Saturday, 27 May 2017

A Valediction

Dear Reader,


                                                                                      Passion


After all the horror of this week I thought a small piece from Francis Kilvert's diary for Thursday, 28th May, l874, might lift the spirits.

"At the dairy is was butter morning and Fair Rosamund was making up the sweet rolls of rich golden butter.  Mrs. Knight says the butter is so golden at this time of year because the cows eat the buttercups.  The reason why the whey is so sweet and wholesome in May and June is because the grass is so full of flowers and young sweet herbs.  When I go to the Common Farm to drink whey I think of my grandmother, my mother's mother, Thermuthis Ashe, then a fair beautiful young girl, and how she used to come across the meadows from the Manor house to this very dairy, and drink whey here every morning during the sweet May Month."

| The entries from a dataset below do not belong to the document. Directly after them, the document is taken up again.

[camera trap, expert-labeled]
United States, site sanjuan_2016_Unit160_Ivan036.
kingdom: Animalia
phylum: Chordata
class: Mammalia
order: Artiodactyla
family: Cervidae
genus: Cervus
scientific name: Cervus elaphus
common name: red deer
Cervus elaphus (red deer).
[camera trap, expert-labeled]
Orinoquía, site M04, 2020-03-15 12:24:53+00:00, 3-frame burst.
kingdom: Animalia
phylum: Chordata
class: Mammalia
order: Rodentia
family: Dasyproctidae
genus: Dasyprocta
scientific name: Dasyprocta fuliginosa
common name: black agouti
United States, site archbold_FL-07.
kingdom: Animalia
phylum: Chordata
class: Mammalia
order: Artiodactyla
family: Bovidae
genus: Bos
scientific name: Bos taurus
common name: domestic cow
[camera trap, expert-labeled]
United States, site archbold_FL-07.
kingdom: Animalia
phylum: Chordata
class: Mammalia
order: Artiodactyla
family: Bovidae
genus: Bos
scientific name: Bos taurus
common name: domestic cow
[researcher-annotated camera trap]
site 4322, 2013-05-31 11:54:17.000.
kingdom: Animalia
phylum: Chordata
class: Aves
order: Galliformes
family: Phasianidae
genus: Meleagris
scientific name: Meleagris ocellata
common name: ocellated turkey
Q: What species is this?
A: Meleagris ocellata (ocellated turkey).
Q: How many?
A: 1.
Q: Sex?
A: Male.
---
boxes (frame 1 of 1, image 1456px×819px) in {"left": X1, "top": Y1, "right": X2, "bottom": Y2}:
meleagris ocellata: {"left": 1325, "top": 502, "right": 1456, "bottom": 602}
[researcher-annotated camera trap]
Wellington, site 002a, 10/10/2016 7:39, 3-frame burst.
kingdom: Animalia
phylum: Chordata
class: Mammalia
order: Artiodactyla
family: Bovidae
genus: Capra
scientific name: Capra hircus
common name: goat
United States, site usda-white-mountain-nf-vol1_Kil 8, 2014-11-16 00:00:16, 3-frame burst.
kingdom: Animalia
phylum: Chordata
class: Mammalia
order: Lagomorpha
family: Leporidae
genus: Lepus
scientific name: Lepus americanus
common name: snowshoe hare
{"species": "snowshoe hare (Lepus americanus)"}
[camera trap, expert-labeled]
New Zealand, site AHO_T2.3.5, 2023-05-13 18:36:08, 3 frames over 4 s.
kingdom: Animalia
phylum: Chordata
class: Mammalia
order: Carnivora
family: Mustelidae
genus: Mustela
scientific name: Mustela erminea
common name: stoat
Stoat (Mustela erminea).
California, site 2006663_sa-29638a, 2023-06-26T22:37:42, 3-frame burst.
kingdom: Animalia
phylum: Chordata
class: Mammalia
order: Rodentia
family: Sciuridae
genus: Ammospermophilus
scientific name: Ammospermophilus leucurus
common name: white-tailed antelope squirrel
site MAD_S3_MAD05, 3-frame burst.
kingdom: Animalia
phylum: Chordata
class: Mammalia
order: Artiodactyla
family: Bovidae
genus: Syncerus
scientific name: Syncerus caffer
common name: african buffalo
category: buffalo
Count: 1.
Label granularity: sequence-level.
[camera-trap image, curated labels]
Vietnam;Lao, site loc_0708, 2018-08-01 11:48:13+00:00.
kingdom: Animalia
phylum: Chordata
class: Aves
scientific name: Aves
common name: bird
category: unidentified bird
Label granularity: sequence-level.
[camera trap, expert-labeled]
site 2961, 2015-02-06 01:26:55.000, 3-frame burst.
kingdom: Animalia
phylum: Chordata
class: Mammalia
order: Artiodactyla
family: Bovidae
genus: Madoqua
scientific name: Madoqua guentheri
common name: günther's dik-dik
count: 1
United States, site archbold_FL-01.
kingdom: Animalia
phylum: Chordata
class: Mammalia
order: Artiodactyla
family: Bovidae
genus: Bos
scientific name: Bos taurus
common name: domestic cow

Whey is the liquid remaining after the milk has been curdled and strained. Throughout history it was a popular drink in inns and coffee houses.  When Joseph Pratley was at Daventry Academy (1752-55) he recorded that on the morning of Wednesday, May 22nd, 1754, he "went with a large company to drink whey".  This might have been "wine whey" which was popular then.  Dairy whey remaining from homemade cheese making has many uses.  It is a flour conditioner and can be substituted for skimmed milk in most baked recipes that require milk such as bread, pancakes or muffins.

And we all know the nursery rhyme by Dr Thomas Muffet (1553-1604) written for his stepdaughter:
                                                   
                                                       Little Miss Muffet
                                                       Sat on a tuffit
                                                       Eating her curds and whey ......
                                                       Along came a spider
                                                       Who sat down beside her
                                                       And frightened Miss Muffet away


This was first printed in the "Songs for the Nursery" collection published in 1805.  And no wonder Miss Muffet ran away; it probably wasn't the spider that frightened her, but the thought of having to eat curds and whey for breakfast.

                                                                       *

A Valediction

To innocence
to childhood
to youth
to skipping about
to making daisy chains
to looking into the mirror
seeing someone pretty
to wearing gypsy clothes
feeling exotic in them
to flirting and being flirted with
to kissing someone new
drowning in that indescribable
feeling of lust and love
to smoking king size cigarettes
to being passionate about something
daydreaming about a bright future
to changing the world
making poverty unknown
the poor rich

But knowing now the truth
about old age being shite
hello to fudge and ice cold gins
small pleasures and quieter things
                                                                     
                                                                         *

With best wishes, Patricia

2 comments:

Rebecca said...

Very poignant!
By the way, we are going to make Daisy chains when I next come over!

Anonymous said...

A wonderful reminder of love, lust and excitement of youth. Let us not go gently!